Rating agency Moody's on Monday said the amendments to India’s bankruptcy code enabling the resolution of companies are credit positive for banks.

India's banks are largest lenders to non banking Institutions (NBFI). The provisions in the IBC provide for the orderly resolution of a stressed company. Until now, the only resolution framework for NBFIs was through liquidation.

"We expect an orderly resolution process via the IBC will help limit losses for creditors as compared with liquidation," Moody's said in a statement.

On November 18, 2019, the government (Baa2 negative) amended the country’s Insolvency and Bankruptcy Code (IBC) 2016. It allows for the resolution of NBFIs, including housing companies, with asset sizes greater than Rs 500 crore via the IBC.

Under the amended law, the resolution process can only be initiated by the regulator, the Reserve Bank of India (RBI), which is India's central bank. This is a departure from key aspects of the IBC which allows any creditor to a company to initiate the insolvency process as long as they can prove that there has been a default by the company.

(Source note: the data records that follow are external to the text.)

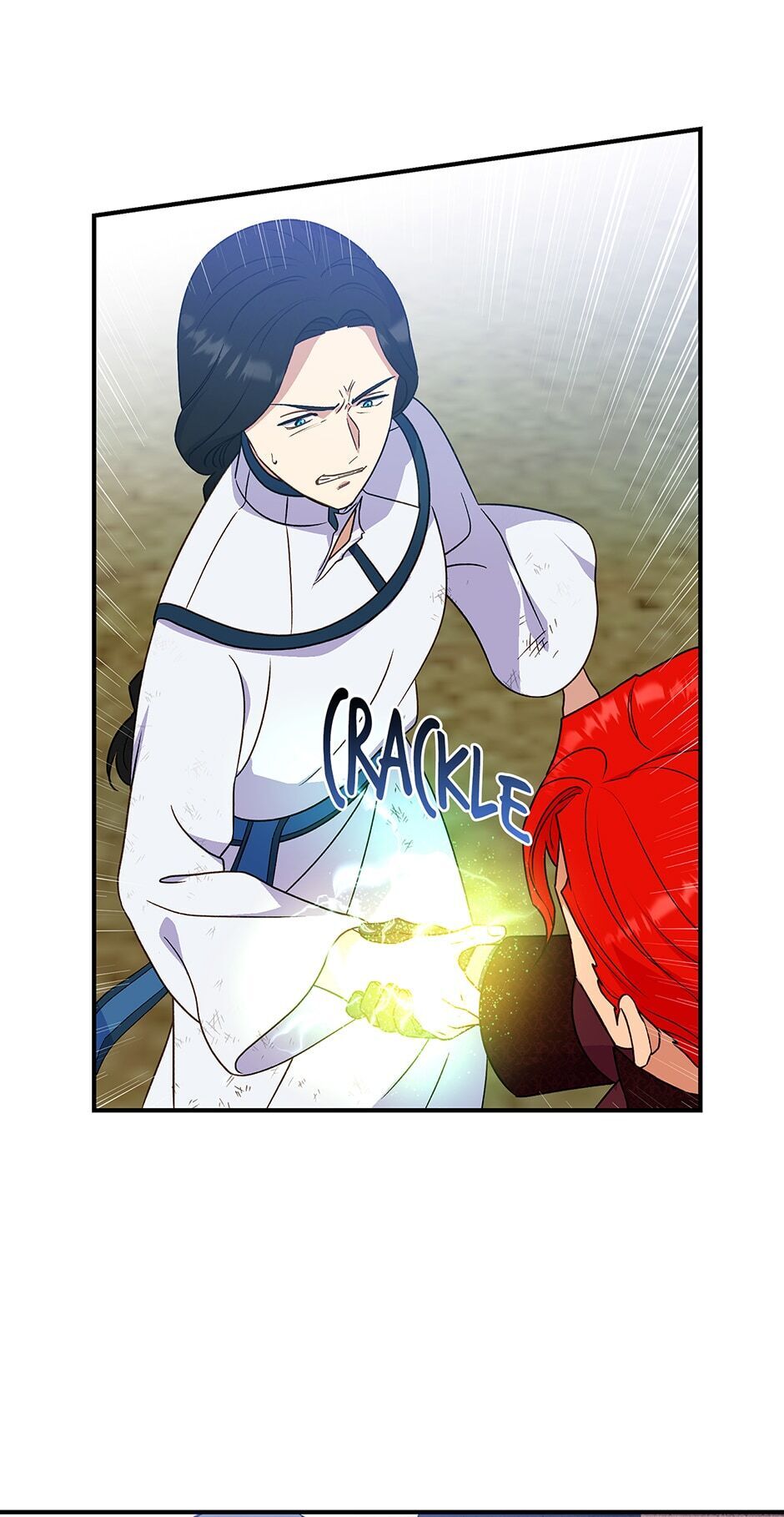 The Monster Duchess and Contract Princess - Chapter 119 Page 26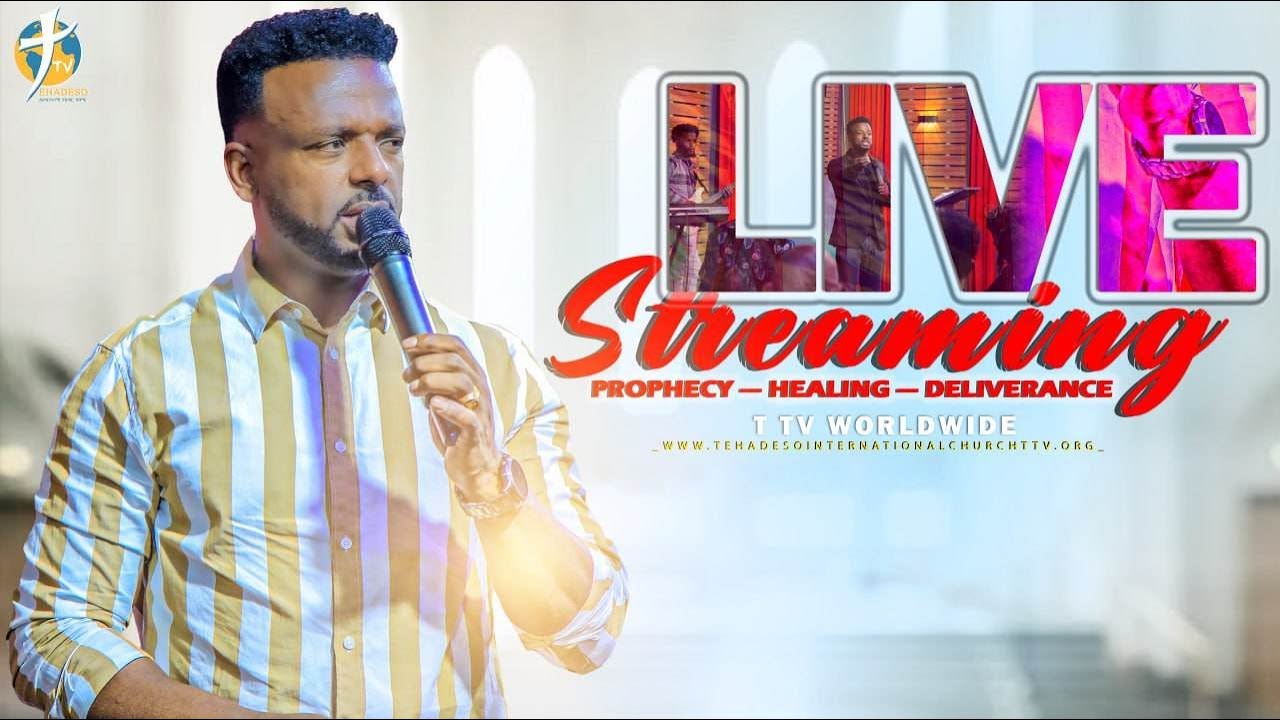 TTV CHANNEL የቀጥታ ስርጭት TTV WORLDWIDE CHANNELየቀጥታ ስርጭት TTV WORLDWIDE ...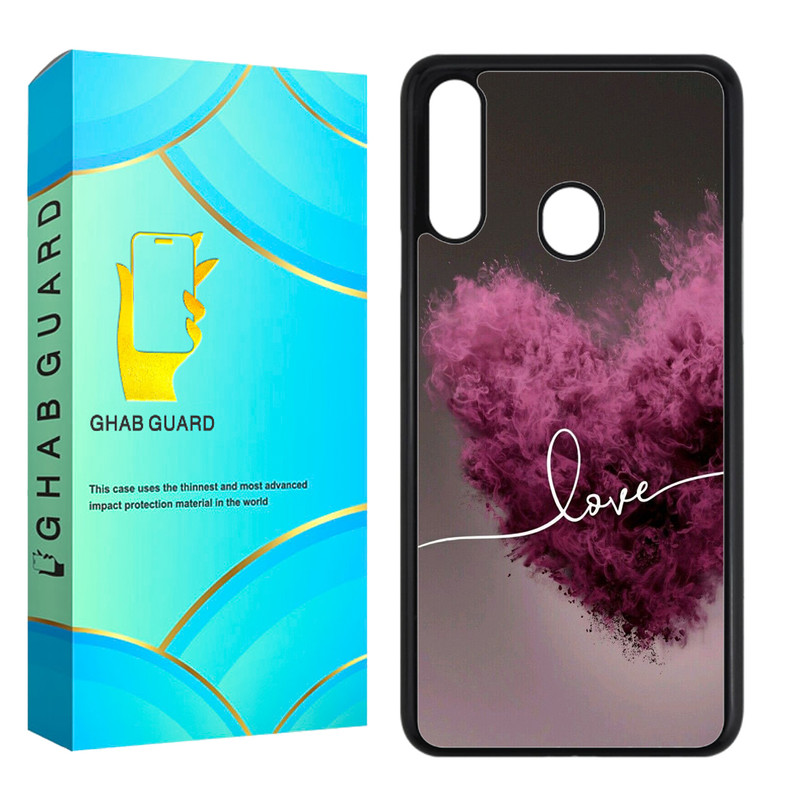 کاور قاب گارد مدل CHAPA20S مناسب برای گوشی موبایل سامسونگ Galaxy A20s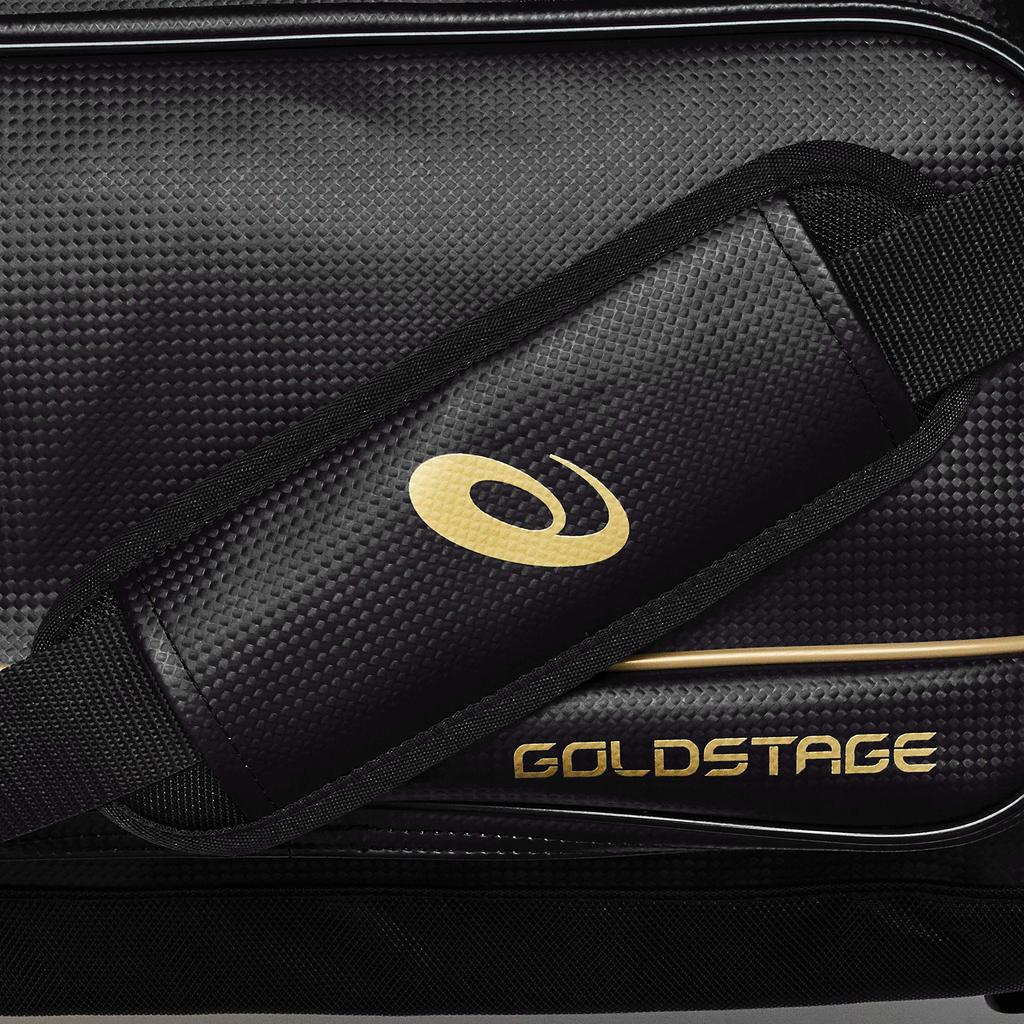 Druga torba Czarna [Asics] GS.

RBI's close involvement indicates the NBFI sector's importance for overall financial stability, including the direct effect of systemically important NBFI's failure on banks and other credit providers. RBI can appoint an administrator and advisory committee to oversee the resolution process, rating agency said.

Moody's said it expected the RBI to selectively approach the IBC to resolve NBFIs with severe liquidity or solvency issues. The central bank can also use a provisio to resolve companies whose weak corporate governance is deterring potential buyers. "We also expect banks and the RBI to utilize other debt restructuring options before approaching the IBC," it added.

On November 20, 2019, following the change in the IBC law, RBI initiated the resolution process of Dewan Housing Finance Limited, a stressed housing financing company. RBI superseded Dewan's board because of corporate governance issues and defaults by the company to its creditors.

RBI has also appointed an administrator and an advisory committee to the administrator, who will oversea the resolution process. Since July 2019, banks and other creditors to Dewan have been unsuccessful in trying to restructure the company's liabilities.